China's factory activity growth likely moderated during February holiday lull - Reuters poll 3

BEIJING (Reuters) – China’s factory activity likely grew at a slightly slower rate in February as factories closed for the Lunar New Year holiday, a Reuters poll showed, although growth is expected to remain firm, buoyed by an early resumption of production.

The official manufacturing Purchasing Manager’s Index (PMI) is expected to dip marginally to 51.1 in February from 51.3 in January, according to the median forecast of 20 economists polled by Reuters. A reading above 50 indicates an expansion in activity on a monthly basis.

Chinese factories typically scale back operations or close for lengthy periods around the Lunar New Year holiday, which fell in the middle of February this year.

However, the resurgence of COVID-19 cases in the winter had prompted local governments and companies to dissuade workers from travelling back to their hometowns, giving a boost to the earlier-than-usual resumption of production at many factories, analysts say.

“Although government COVID-19 prevention measures may constrain some manufacturing activities in the near-term, the fact that a majority of migrant workers stayed in their workplace cities for the holiday should facilitate an earlier resumption of business activity following the holiday this year,” said analysts at Nomura in a note to client on Thursday.

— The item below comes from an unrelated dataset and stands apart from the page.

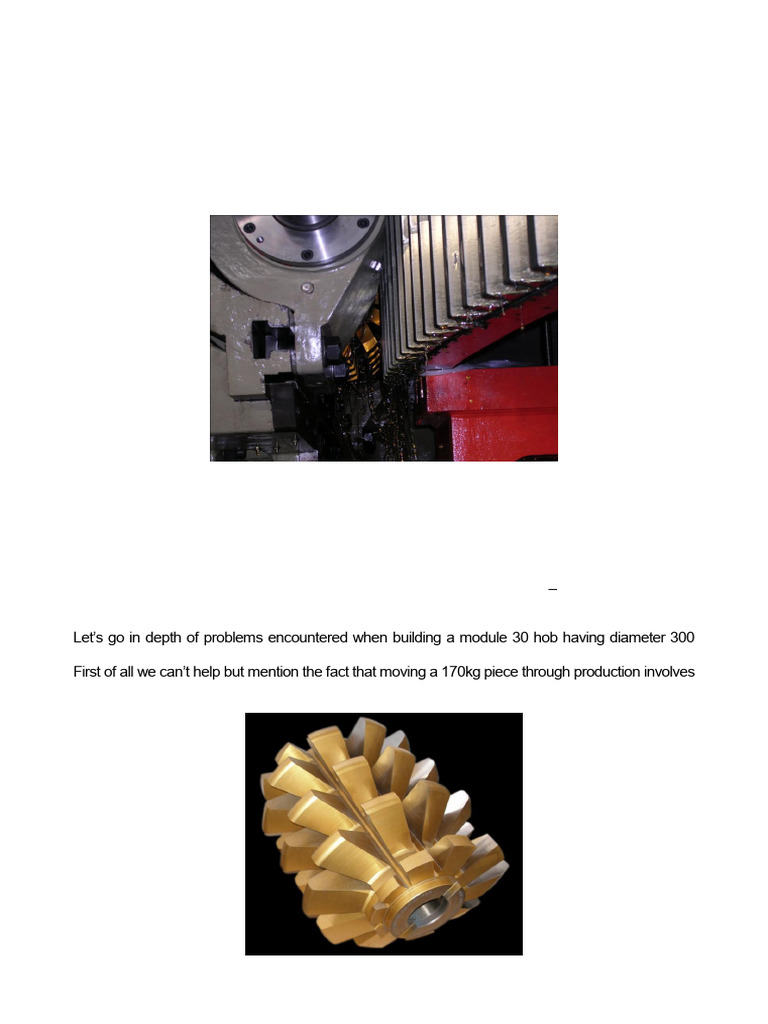 –

Let's go in depth of problems encountered when building a module 30 hob having diameter 300

First of all we can't help but mention the fact that moving a 170kg piece through production involves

Wang Zhishen, a migrant worker from Gansu, told Reuters that his factory, a manufacturer of logistics boxes in the manufacturing hub of Dongguan, only closed for three days during the holiday, thanks to overwhelming businesses. Lured by the 1,500-yuan cash subsidy his factory offered, he chose to work through the holiday.

The Chinese economy has largely shaken off the gloom from the COVID-19 health crisis, with consumers opening up their wallets after months of hesitation. Growth is now set to rebound sharply this quarter, also helped by the low base effect of a year ago.

The country has successfully curbed the domestic transmission of the COVID-19 virus in northern China, with the national health authority reporting zero new local cases for the 11th straight day. Cities that were on lockdown have since vowed to push for a work resumption at full speed.

The official PMI, which largely focuses on big and state-owned firms, and its sister survey on the services sector, will both be released on Sunday.

The private Caixin manufacturing PMI will be published on Monday. Analysts expect the headline reading will dip slightly to 51.4 from 51.5 in January.